Questions about scene geometry
-- Begin --

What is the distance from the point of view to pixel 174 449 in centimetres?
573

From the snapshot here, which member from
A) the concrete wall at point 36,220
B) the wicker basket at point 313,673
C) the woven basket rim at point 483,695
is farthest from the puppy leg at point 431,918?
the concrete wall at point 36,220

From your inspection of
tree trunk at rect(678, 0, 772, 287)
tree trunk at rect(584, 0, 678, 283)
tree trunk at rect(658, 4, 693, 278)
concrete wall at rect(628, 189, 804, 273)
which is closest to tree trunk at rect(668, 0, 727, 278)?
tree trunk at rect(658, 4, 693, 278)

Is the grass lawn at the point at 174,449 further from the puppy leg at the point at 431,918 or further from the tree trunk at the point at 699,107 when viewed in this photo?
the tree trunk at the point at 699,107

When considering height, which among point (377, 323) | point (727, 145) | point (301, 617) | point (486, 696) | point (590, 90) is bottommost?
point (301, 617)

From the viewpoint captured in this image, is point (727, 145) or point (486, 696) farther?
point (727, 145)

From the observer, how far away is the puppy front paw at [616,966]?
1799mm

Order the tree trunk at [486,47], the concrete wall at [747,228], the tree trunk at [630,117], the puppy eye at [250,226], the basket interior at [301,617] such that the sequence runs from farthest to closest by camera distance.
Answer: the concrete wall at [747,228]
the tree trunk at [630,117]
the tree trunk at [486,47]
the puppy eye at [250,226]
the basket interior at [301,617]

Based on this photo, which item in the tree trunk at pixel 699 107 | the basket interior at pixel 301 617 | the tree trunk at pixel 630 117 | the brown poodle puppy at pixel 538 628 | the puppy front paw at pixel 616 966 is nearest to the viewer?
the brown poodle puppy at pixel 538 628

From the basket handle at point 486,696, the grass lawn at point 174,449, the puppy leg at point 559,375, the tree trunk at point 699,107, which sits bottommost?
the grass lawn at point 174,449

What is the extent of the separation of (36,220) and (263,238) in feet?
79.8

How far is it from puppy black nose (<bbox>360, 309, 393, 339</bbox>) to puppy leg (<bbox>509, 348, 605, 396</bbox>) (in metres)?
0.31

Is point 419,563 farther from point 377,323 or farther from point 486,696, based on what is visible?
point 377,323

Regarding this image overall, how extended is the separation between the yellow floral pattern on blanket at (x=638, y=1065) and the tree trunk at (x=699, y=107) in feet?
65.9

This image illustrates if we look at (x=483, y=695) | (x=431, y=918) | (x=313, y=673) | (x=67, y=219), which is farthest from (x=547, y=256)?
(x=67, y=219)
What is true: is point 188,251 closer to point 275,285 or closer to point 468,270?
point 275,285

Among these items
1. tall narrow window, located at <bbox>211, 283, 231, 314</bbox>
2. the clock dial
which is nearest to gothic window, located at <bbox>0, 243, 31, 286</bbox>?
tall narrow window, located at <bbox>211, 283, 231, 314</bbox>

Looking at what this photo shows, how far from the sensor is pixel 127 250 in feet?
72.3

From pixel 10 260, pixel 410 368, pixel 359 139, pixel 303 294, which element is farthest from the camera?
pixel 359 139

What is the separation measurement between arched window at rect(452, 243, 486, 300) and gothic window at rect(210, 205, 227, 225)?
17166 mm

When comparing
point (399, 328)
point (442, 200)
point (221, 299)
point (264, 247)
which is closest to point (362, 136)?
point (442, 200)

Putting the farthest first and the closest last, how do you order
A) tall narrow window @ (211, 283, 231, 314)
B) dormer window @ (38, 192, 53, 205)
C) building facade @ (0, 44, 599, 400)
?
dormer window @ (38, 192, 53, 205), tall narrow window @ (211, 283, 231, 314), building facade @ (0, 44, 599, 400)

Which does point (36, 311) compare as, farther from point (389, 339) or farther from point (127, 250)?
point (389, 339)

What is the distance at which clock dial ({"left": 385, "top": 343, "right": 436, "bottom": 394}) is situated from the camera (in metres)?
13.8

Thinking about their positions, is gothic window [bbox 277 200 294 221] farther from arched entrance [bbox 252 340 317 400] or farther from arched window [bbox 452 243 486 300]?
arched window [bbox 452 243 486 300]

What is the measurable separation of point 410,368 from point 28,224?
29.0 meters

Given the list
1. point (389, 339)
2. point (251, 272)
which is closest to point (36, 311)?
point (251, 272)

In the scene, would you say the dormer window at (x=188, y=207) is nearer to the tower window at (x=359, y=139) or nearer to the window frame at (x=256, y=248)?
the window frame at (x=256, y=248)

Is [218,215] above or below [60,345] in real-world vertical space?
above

-- End --

:: WHAT YOU SHOULD DO ::
Repeat each record exactly. Omit nothing.

:: OUTPUT OF THE TASK ::
What is the distance from the point of view to pixel 174 449 in centimetres?
573

From the snapshot here, which member from
A) the concrete wall at point 36,220
B) the wicker basket at point 313,673
C) the woven basket rim at point 483,695
is farthest from the puppy leg at point 431,918?
the concrete wall at point 36,220

From your inspection of
tree trunk at rect(678, 0, 772, 287)
tree trunk at rect(584, 0, 678, 283)
tree trunk at rect(658, 4, 693, 278)
concrete wall at rect(628, 189, 804, 273)
which is closest to tree trunk at rect(668, 0, 727, 278)?
tree trunk at rect(658, 4, 693, 278)

Is the grass lawn at the point at 174,449 further from the puppy leg at the point at 431,918 or further from the tree trunk at the point at 699,107 when viewed in this photo?
the tree trunk at the point at 699,107

When considering height, which among point (377, 323) | point (727, 145) | point (301, 617) | point (486, 696) | point (590, 90) is bottommost?
point (301, 617)

From the viewpoint captured in this image, is point (727, 145) or point (486, 696) farther?
point (727, 145)

From the observer, how far away is the puppy front paw at [616,966]?
1799mm

Order the tree trunk at [486,47], the concrete wall at [747,228], the tree trunk at [630,117], the puppy eye at [250,226], the basket interior at [301,617] such that the sequence runs from farthest to closest by camera distance.
Answer: the concrete wall at [747,228]
the tree trunk at [630,117]
the tree trunk at [486,47]
the puppy eye at [250,226]
the basket interior at [301,617]

Based on this photo, which item in the tree trunk at pixel 699 107 | the basket interior at pixel 301 617 | the tree trunk at pixel 630 117 | the brown poodle puppy at pixel 538 628 | the puppy front paw at pixel 616 966 is nearest to the viewer?
the brown poodle puppy at pixel 538 628

From the basket handle at point 486,696, the grass lawn at point 174,449, the puppy leg at point 559,375, the tree trunk at point 699,107, which sits bottommost?
the grass lawn at point 174,449

What is the extent of the separation of (36,220) and (263,238) in feet?
79.8

How far is it from puppy black nose (<bbox>360, 309, 393, 339</bbox>) to puppy leg (<bbox>509, 348, 605, 396</bbox>) (in metres)?
0.31

Is point 419,563 farther from point 377,323 or farther from point 486,696, based on what is visible?
point 377,323

Regarding this image overall, how extended is the separation between the yellow floral pattern on blanket at (x=638, y=1065) and the tree trunk at (x=699, y=107) in feet?
65.9

This image illustrates if we look at (x=483, y=695) | (x=431, y=918) | (x=313, y=673) | (x=67, y=219), which is farthest from (x=547, y=256)?
(x=67, y=219)
What is true: is point 188,251 closer to point 275,285 or closer to point 468,270?
point 275,285

Among these items
1. tall narrow window, located at <bbox>211, 283, 231, 314</bbox>
2. the clock dial
which is nearest to gothic window, located at <bbox>0, 243, 31, 286</bbox>?
tall narrow window, located at <bbox>211, 283, 231, 314</bbox>

Looking at what this photo shows, how far from the sensor is pixel 127 250 in feet?
72.3

From pixel 10 260, pixel 410 368, pixel 359 139, pixel 303 294, which element is farthest from the camera?
pixel 359 139

What is the separation measurement between arched window at rect(452, 243, 486, 300) and gothic window at rect(210, 205, 227, 225)?
17166 mm

When comparing
point (399, 328)
point (442, 200)
point (221, 299)
point (264, 247)
which is closest to point (362, 136)?
point (442, 200)

Putting the farthest first and the closest last, how do you order
A) tall narrow window @ (211, 283, 231, 314)
B) dormer window @ (38, 192, 53, 205)
C) building facade @ (0, 44, 599, 400)
?
dormer window @ (38, 192, 53, 205), tall narrow window @ (211, 283, 231, 314), building facade @ (0, 44, 599, 400)

Which does point (36, 311) compare as, farther from point (389, 339) or farther from point (127, 250)?
point (389, 339)

What is the distance at which clock dial ({"left": 385, "top": 343, "right": 436, "bottom": 394}) is situated from the camera (in metres)?
13.8

Thinking about their positions, is gothic window [bbox 277 200 294 221] farther from arched entrance [bbox 252 340 317 400] or farther from arched window [bbox 452 243 486 300]?
arched window [bbox 452 243 486 300]

What is the measurable separation of point 410,368 from point 28,224?
29.0 meters

Given the list
1. point (389, 339)
2. point (251, 272)
which is closest to point (36, 311)?
point (251, 272)

In the scene, would you say the dormer window at (x=188, y=207) is nearer to the tower window at (x=359, y=139) or nearer to the window frame at (x=256, y=248)?
the window frame at (x=256, y=248)

Is [218,215] above or below [60,345] in real-world vertical space?
above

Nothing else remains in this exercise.